6. $$\sum_{n=1}^\infty {\log n\over n}$$ Solution:
When $n > e$ $${\log n\over n}>{1\over n}\to\text{diverge}$$ By $p$-series test and comparison test, it diverges.
7. $$\sum_{n=1}^\infty {\log n\over n^3}$$ Solution:
Set $u=\log x$, $dv={dx\over x^3}$, so $du={dx\over x}$, $v=-{1\over2}\cdot{1\over x^2}$. $$\int_{1}^{\infty}{\log x\over x^3}dx=-{1\over2}\cdot{1\over x^2}\cdot\log x\Big|_{1}^{\infty}+{1\over2}\int_{1}^{\infty}{dx\over x^3}$$ $$=-{1\over2}\cdot{1\over x^2}\cdot\log x\Big|_{1}^{\infty}-{1\over4}\cdot{1\over x^2}\Big|_{1}^{\infty}={1\over4}\to\text{converge}$$ By integral test, it converges.
8. $$\sum_{n=2}^\infty {1\over \log n}$$ Solution: $$\log n < n\Rightarrow {1\over\log n} > {1\over n}\to\text{diverge}$$ By $p$-series test and comparison test, it diverges.
9. $$\sum_{n=1}^\infty {3^n\over 2^n+5^n}$$ Solution: $$\lim_{n\to\infty}a_{n+1}/a_n=\lim_{n\to\infty}{3^{n+1}\over 2^{n+1}+5^{n+1}}\cdot{2^n+5^n \over 3^n}$$ $$=3\cdot\lim_{n\to\infty}{2^n+5^n \over 2^{n+1}+5^{n+1}}=3\cdot\lim_{n\to\infty}{({2\over5})^n+1 \over 2\cdot({2\over5})^n+5}={3\over5} < 1$$ By ratio test, it converges.

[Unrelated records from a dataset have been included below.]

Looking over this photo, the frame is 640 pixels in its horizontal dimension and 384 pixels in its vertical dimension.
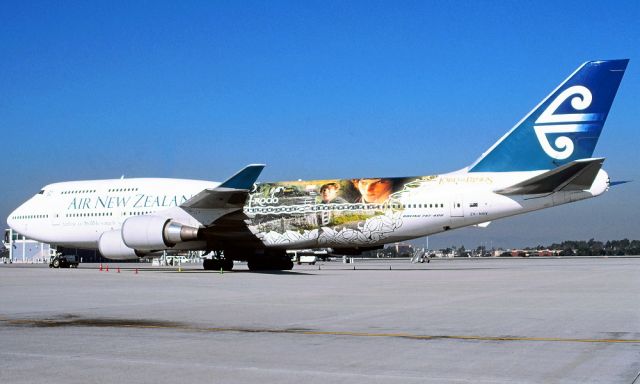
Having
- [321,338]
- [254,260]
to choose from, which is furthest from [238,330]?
[254,260]

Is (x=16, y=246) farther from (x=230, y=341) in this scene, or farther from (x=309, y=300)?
(x=230, y=341)

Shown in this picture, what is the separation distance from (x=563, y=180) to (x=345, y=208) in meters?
8.86

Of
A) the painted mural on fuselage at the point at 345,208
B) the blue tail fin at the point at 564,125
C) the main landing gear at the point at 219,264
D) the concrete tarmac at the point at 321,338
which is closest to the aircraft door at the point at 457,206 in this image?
the painted mural on fuselage at the point at 345,208

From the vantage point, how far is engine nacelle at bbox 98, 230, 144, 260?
30562 mm

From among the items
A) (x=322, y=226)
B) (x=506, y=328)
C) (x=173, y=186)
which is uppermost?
(x=173, y=186)

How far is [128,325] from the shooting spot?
10.1 meters

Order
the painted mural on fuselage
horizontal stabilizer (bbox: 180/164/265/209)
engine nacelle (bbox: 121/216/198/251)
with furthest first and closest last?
the painted mural on fuselage
engine nacelle (bbox: 121/216/198/251)
horizontal stabilizer (bbox: 180/164/265/209)

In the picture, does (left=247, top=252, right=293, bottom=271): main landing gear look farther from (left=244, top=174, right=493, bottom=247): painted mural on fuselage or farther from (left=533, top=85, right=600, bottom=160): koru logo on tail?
(left=533, top=85, right=600, bottom=160): koru logo on tail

10. $$\sum_{n=1}^\infty {3^n\over 2^n+3^n}$$ Solution: $$\lim_{n\to\infty}{3^n\over 2^n+3^n}=\lim_{n\to\infty}{1\over ({2\over3})^n+1}=1\neq0$$ By $n^{\text{th}}$ test, it diverges.
Exercises 3.4
1. Prove the root test theorem.
Solution:
First, prove when $L < 1$ it converges. There should be an $r$ such that $L < r < 1$, and there exists some $n$, when $n < N$ we have $${a_n}^{{1\over n}}=L < r < 1\Rightarrow a_n < r^n\to\text{converge}$$ Note that the last expression is a geometric series. By comparison test, $\{a_n\}$ converges.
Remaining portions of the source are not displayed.